St Augustine’s great work was called that, City of God, De Civitate Dei. Anyone who thinks that the church shouldn’t become involved in politics should remember that they have to contend with Archbishops John and Justin, both of whom passionately disagree with that proposition. The Archbishops passionately believe that the church should be engaged in modern society, and that that engagement necessarily involves contributing to the political debate.
That tradition goes right back to St Augustine, if not earlier. The City of God was written in the fifth century AD, right at the end of the Roman Empire, after the Goths had sacked Rome. There is of course also a lot of Biblical authority for the idea of the city of God: the hymn, Glorious things of thee are spoken, Zion City of our God, is based on Psalm 87. Citizenship was pretty important to St Paul. In Acts 22:25 he raised the matter of his being a Roman citizen – perhaps he quoted Cicero, ‘Civis Romanus sum’ – ‘I am a Roman citizen’ (Marcus Tullius Cicero, In Verrem, 2.5.162), in order to stop the authorities imprisoning him without charge. ‘Is it lawful for you to scourge a man that is a Roman and uncondemned?’ he said to the centurion.
And of course, Jesus himself said, ‘Render unto Caesar’. [Mark 12:17, or Luke 20:25] That wasn’t a command not to engage in human society, but rather positively to do one’s duty both to God and to mankind.
So whichever way you vote on Thursday – and of course I do think that you should vote rather than not vote – even if the result in Esher and Walton, our constituency, is rather a foregone conclusion, I do think that we all ought to keep alive in our minds the vision of the City of God. In our new Jerusalem, will we be covered by camels, will God smile on us in our abundance – or will we forget who our neighbours are? Let us pray that even those MPs who don’t have to make much of an effort to be elected, will still bear in mind what Jesus said about neighbours.

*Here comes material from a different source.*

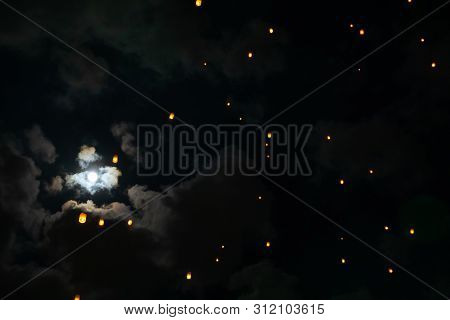 Loi Krathong And Yi Peng Released Paper Lanterns On Cloudy Sky And Moon During Night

Think about what Jesus said about the last judgment in Matthew 25: ‘I was hungry, and you gave me food; when thirsty, you gave me drink; when I was a stranger you took me into your home, when naked, you clothed me; when I was ill you came to my help, when in prison you visited me.’ You remember the story. The righteous people asked when they had done these good deeds, and Jesus replied, ‘Verily I say unto you, Inasmuch as ye have done it unto one of the least of these my brethren, ye have done it unto me.’ (Matt. 25:40)
So following this, Jesus’ explanation of who was his neighbour, and following the bishops’ letter, does our government policy on refugees, especially those risking their lives in the Mediterranean, square up? Our MP wrote to me recently that the Mediterranean refugees should be the concern just of the states with Mediterranean coastlines, like Italy, France, Greece or Spain. I wonder whether his parents, who were Czech refugees from Nazism in 1938, would have made it to safety here if we had had such a narrow policy then.
‘I was hungry,’ said Jesus. Would He have thought that it was acceptable that over a million people turned to food banks last year? 1,300 food parcels were given out in Cobham alone between April 2014 and March 2015.
‘When I was ill,’ He said. I think that the answer today is not just to buy private health insurance, and stand idly by while the NHS is steadily and stealthily run down, but to look out for each other: everyone in their hour of need deserves help. That help, in the NHS, depends on proper funding. That massive enterprise, the National Health Service, was founded when the national debt was several times the current size.
As the bishops have said, we should be good neighbours internationally as well. Would our Lord have approved cuts in overseas aid, or threats to withdraw from the EU? He wanted us to care for those poorer than ourselves, and to look out for others who might need our skills. I think He would have praised the EU for giving 70 years of peace in Europe.
I could go on, but you know the areas where the bishops have focussed. Civil rights and freedoms should be balanced by obligations, human rights. British lawyers drafted the European Human Rights Convention on which the Human Rights Act is based. Is it really right to want to get rid of it?
Think of the multitude of camels. Whatever government we end up with, whoever is our MP, after Thursday, we must press them, we must speak up for the City of God. We must try to ensure that our leaders work to create a fairer, more neighbourly society. Or else, as Isaiah said at the end of our first lesson, ‘For the nation and kingdom that will not serve thee shall perish; yea, those nations shall be utterly wasted.’
[The House of Bishops’ Pastoral Letter, ‘Who is my Neighbour?’ is at https://www.churchofengland.org/media-centre/news/2015/02/house-of-bishops%27-pastoral-letter-on-the-2015-general-election.aspx%5D
Sermon for Evensong at St Mary’s on Bible Sunday, 19th Sunday after Trinity, 26th October 2014
Isaiah 55:1-11, Luke 4:14-30
It’s been a challenging week to be a Christian. The other night I was listening to The Moral Maze on the radio, when a panel of people, including the Reverend Giles Fraser and Melanie Phillips, who is Jewish, were discussing the footballer Ched Evans, and the question whether he should be allowed to rejoin his former club and play football again. Had he paid his debt to society and therefore was he entitled to be rehabilitated into society and continue his normal life, or was he in some way disqualified from his previous career because of the nature of the crime that he had committed?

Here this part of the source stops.